3B Fibreglass: quand la simulation rêve de temps réel

Pratique
Par · 15/02/2018

3B Fibreglass est une société spécialisée dans la fabrication de fibres de verre. Ses marchés stratégiques: le secteur automobile (pièces de moteur, systèmes ignifuges, systèmes de refroidissement, isolateurs électriques, connecteurs, hayons…), l’énergie (pales d’éolienne…) ou encore l’aérospatial, grand consommateur de matériaux composites que vient renforcer la fibre de verre. Cette dernière se retrouve également dans des matériaux composites pour tankers, tuyaux renforcés, isolateurs électriques…

Filiale du groupe indien Braj Binani depuis 2012, après avoir appartenu pendant plus de 40 ans à l’américain Owens Corning, la société dispose à Battice, dans la région de Liège, de l’un de ses trois sites de production mondiaux. La moitié du tonnage produit par le groupe sort d’ailleurs de l’usine de Battice dont le chiffre d’affaires est assuré à 90% à l’export.

La simulation, instrument vital

Le site sert également de centre de R&D pour l’ensemble du groupe. Dans un marché très concurrentiel, dans un secteur où la recherche de nouveaux produits, débouchés et innovations est indispensable pour la survie, le siège belge fait un recours intensif à des outils de modélisation mathématique et numérique.

“Il y a encore une dizaine d’années, ils n’étaient utilisés que de manière ponctuelle, au niveau des filières [Ndlr: dispositifs en forme de canaux percés de trous qui permettent de transformer le magma qu’est la matière première en fibres et filaments de verre]. Aujourd’hui, ils interviennent dans tous les processus de fabrication de la fibre de verre – depuis le four jusqu’à l’étuvage”, indique Christophe Waucquez, Modeling Technology Leader chez 3B.

La fibre de verre, un matériau dont les qualités conviennent à de multiples secteurs… Source: 3B Fibreglass.

“Nous utilisons des modèles mathématiques et des outils de simulation numérique pour prédire le comportement des processus. La modélisation est une aide précieuse à la conception, à l’optimisation et au contrôle des procédés qui se doivent d’être stables et parfaitement maîtrisés afin de garantir la qualité des produits et la longévité de l’outil industriel.”

Les outils de modélisation, souvent très spécifiques, sont ainsi utilisés pour optimiser la conception et la gestion des filières, l’étude et l’optimisation des gaz de combustion dans les fours, la conception de ces fours proprement dits, le calcul des effets électromagnétiques…

“Au niveau des fours et des filières, l’uniformité thermique est critique pour nos procédés chauds qui font intervenir de nombreux paramètres multi-physiques (écoulement des fluides, mécanique des solides, effets thermiques, intégrité des structures, rayonnement électromagnétique…).

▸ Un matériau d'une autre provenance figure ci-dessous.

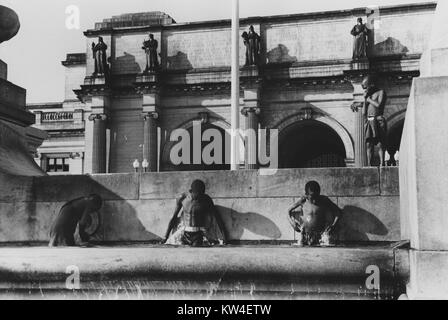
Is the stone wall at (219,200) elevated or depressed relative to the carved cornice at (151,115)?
depressed

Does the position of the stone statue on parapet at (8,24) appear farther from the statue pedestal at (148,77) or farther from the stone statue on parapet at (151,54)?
the stone statue on parapet at (151,54)

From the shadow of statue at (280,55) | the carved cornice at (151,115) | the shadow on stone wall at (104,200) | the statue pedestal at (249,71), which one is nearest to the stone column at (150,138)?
the carved cornice at (151,115)

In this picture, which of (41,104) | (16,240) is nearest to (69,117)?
(41,104)

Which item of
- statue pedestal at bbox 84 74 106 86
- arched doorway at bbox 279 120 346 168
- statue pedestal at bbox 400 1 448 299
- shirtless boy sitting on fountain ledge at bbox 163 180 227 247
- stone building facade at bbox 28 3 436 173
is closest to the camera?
statue pedestal at bbox 400 1 448 299

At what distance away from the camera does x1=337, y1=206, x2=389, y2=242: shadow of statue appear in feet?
23.3

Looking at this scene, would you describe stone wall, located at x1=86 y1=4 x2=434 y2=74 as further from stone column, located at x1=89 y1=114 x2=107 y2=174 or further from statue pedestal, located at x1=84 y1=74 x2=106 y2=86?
stone column, located at x1=89 y1=114 x2=107 y2=174

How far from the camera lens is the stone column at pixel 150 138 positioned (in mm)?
38156

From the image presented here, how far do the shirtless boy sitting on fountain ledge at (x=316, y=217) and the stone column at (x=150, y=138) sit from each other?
3169cm

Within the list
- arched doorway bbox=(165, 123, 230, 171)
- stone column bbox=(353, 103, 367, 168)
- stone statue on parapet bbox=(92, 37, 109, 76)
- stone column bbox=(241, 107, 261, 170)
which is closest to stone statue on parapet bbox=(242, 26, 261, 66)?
stone column bbox=(241, 107, 261, 170)

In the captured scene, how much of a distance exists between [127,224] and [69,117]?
1573 inches

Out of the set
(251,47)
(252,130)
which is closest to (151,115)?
(252,130)

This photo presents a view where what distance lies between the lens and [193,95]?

La simulation numérique nous permet de prédire le comportement d’un four, de comprendre les paramètres physiques sous-jacents, de manipuler les différents paramètres qui déterminent le bilan énergétique, par exemple la température d’entrée, la tirée, la section de la fibre…”

Flux d’air de refroidissement dans une position de formage de la fibre de verre. L’air accélère au contact des fibres, ce qui a pour effet de modifier les phénomènes de transfert de chaleur entre les fibres et l’environnement.

3B ne se contente pas de produire la fibre de verre. La société est également co-artisan des équipements auxquels elle a recours. “Les fours sont conçus et dessinés chez nous, par notre propre équipe d’ingénieurs, et fabriqués selon nos plans. Et ce qui est vrai pour les fours, l’est aussi pour les filières et pour les différents éléments de la chaîne de production de la fibre de verre.”

La composition, la qualité, le comportement de la fibre de verre varie par ailleurs en fonction de l’utilisation qui en sera faite dans tel ou tel secteur, en liaison ou au coeur de tel ou tel matériau composite, en respect de telle ou telle propriété physique. D’où la nécessité de modéliser le plus finement possible…

La simulation numérique permet non seulement d’améliorer la qualité finale mais aussi de réduire sensiblement les coûts de développement. En passant par le concept de “jumeaux numériques”, de précieuses ressources financières et temps de développement sont épargnés.

“Le développement de filières est un processus très coûteux. Il n’est plus possible aujourd’hui de développer une filière en recourant à des prototypes. Le développement et l’optimisation par simulation numérique sont désormais incontournables”, insiste Christophe Waucquez.

Un logiciel belge à la manoeuvre

Parmi ces outils de simulation figurent plusieurs logiciels d’Ansys – et, notamment, une solution d’origine belge. Certains d’entre vous se rappelleront sans doute le patronyme de Polyflow, une spin-off de l’UCL, créée en 1988, qui fut reprise par Fluent, elle-même rachetée ensuite par Ansys.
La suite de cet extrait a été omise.